TO DO
Pull every line that holds the word "important" from the entries.

(Dataset entries)
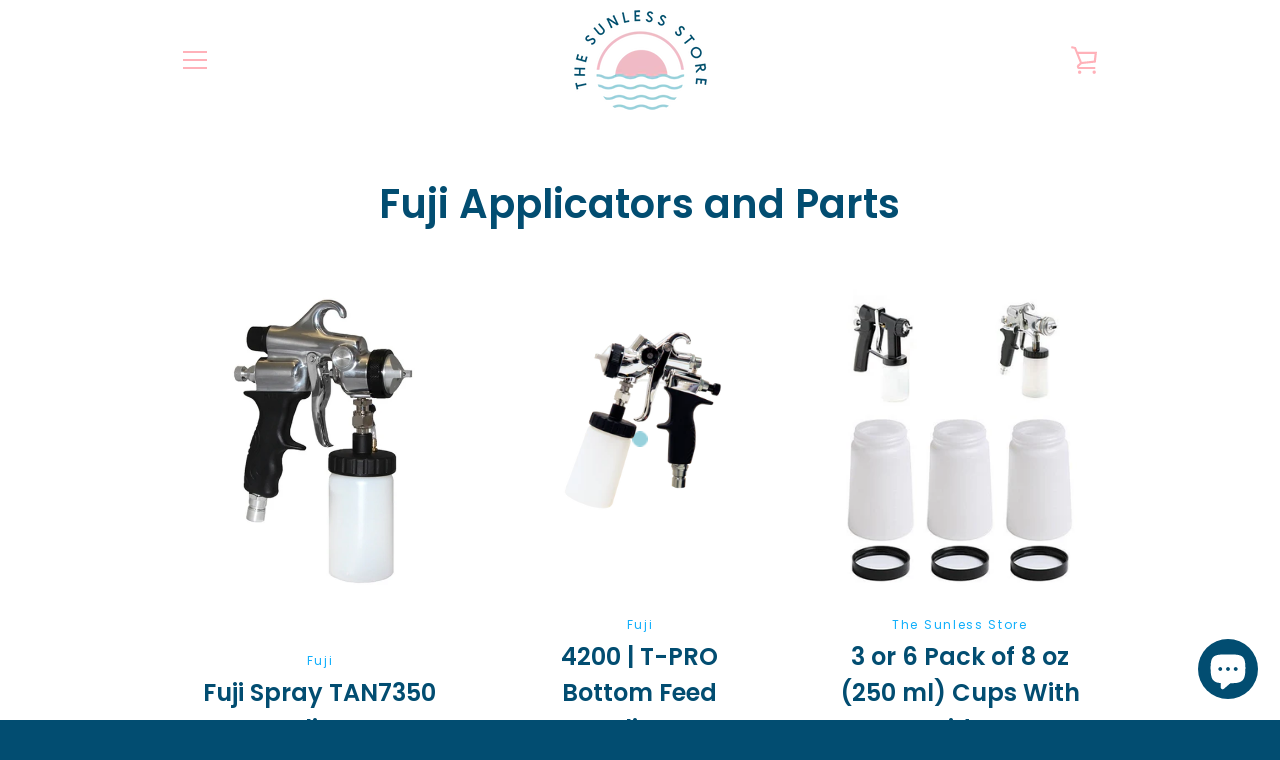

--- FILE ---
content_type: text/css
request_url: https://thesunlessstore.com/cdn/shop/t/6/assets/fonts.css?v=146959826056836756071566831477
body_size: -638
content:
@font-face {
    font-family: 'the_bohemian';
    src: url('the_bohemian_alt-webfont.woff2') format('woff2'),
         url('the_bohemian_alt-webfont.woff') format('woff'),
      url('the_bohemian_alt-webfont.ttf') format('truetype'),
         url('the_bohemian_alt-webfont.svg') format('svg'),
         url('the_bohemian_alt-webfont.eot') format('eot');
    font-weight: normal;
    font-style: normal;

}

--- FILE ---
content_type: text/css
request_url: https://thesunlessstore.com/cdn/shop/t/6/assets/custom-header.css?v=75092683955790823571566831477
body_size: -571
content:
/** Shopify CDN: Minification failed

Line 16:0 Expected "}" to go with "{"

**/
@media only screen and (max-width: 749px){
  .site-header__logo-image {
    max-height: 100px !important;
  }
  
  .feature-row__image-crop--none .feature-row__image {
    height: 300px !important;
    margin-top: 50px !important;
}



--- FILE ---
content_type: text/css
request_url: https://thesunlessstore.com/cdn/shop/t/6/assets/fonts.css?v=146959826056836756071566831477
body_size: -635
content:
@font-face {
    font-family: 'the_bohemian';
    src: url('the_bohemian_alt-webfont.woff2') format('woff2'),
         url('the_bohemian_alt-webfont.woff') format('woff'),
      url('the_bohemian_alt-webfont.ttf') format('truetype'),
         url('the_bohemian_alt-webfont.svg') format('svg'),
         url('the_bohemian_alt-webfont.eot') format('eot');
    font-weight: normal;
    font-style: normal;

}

PROBLEM SOLUTION
    max-height: 100px !important;
    height: 300px !important;
    margin-top: 50px !important;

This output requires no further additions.